### 文档 ###
Bo is a "Life Winner".He likes playing chessboard games with his girlfriend G.

The size of the chessboard is N×M .The top left corner is numbered (1,1) and the lower right corner is numberd (N,M) .

For each game,Bo and G take turns moving a chesspiece(Bo first).At first,the chesspiece is located at (1,1) .And the winner is the person who first moves the chesspiece to (N,M) .At one point,if the chess can't be moved and it isn't located at (N,M) ,they end in a draw.

In general,the chesspiece can only be moved right or down.Formally,suppose it is located at (x,y) ,it can be moved to the next point (x′,y′) only if x′≥x and y′≥y .Also it can't be moved to the outside of chessboard.

Besides,There are four kinds of chess(They have movement rules respectively).

1.king.

2.rook(castle).

3.knight.
### 所给材料 ###
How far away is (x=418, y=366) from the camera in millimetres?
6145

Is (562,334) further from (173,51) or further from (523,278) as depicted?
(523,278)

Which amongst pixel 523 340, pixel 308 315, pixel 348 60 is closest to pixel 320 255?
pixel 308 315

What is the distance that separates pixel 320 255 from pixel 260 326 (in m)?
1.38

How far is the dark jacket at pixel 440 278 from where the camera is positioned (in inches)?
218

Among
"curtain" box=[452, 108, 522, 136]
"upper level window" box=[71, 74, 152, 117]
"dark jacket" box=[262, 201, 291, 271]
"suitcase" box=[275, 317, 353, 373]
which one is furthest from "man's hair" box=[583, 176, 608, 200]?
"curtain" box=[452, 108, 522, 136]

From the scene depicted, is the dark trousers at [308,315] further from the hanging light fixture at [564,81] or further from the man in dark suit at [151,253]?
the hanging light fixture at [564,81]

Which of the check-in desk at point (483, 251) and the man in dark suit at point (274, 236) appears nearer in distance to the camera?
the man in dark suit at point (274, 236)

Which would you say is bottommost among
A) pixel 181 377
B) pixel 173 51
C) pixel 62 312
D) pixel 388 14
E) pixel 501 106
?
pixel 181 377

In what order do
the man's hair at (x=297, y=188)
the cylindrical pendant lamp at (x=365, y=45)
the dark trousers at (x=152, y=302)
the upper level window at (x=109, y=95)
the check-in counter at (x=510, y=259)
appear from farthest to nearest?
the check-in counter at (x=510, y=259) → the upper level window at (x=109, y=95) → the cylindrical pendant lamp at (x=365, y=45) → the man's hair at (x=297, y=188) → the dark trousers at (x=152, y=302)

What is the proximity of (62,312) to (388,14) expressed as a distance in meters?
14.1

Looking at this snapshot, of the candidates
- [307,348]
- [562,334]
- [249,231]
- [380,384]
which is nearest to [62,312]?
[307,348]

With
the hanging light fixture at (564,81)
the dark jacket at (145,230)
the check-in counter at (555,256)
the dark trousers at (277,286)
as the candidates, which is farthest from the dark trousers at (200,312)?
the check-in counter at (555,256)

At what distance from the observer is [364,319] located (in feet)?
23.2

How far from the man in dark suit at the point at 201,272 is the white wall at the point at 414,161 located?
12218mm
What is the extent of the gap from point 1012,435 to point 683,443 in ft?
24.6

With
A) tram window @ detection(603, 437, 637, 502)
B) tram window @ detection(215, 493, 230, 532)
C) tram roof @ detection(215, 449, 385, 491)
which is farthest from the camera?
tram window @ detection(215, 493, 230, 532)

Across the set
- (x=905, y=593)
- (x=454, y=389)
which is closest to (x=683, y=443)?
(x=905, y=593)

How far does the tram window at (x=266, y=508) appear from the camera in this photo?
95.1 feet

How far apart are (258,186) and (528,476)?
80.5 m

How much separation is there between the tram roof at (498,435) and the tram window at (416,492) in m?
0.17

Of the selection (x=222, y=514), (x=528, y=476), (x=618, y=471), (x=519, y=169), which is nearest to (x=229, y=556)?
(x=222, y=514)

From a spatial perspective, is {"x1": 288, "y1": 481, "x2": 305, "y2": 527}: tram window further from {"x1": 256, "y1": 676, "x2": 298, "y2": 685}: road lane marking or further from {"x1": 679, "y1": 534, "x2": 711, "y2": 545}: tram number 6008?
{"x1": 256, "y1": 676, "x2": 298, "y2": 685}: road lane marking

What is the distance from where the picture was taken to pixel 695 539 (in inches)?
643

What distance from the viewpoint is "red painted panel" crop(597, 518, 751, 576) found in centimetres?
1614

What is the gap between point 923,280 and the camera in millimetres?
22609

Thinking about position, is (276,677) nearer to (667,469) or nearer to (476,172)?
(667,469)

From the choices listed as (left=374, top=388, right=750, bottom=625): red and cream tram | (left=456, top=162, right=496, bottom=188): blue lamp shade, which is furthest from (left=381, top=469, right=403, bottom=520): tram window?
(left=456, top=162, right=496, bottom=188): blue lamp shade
###
> [书面题目 1]: 在这段关于棋盘游戏的文字中，棋子一开始位于哪个位置？
> [书面题目 2]: 请一字不差地重复这段关于棋盘游戏的文字中从“For each game,Bo”开始、一直到“outside of chessboard.”为止的部分。
这份列表在作答时用不到。

> [作答结果 1]: 棋子一开始位于 (1,1)。

> [作答结果 2]:
For each game,Bo and G take turns moving a chesspiece(Bo first).At first,the chesspiece is located at (1,1) .And the winner is the person who first moves the chesspiece to (N,M) .At one point,if the chess can't be moved and it isn't located at (N,M) ,they end in a draw.

In general,the chesspiece can only be moved right or down.Formally,suppose it is located at (x,y) ,it can be moved to the next point (x′,y′) only if x′≥x and y′≥y .Also it can't be moved to the outside of chessboard.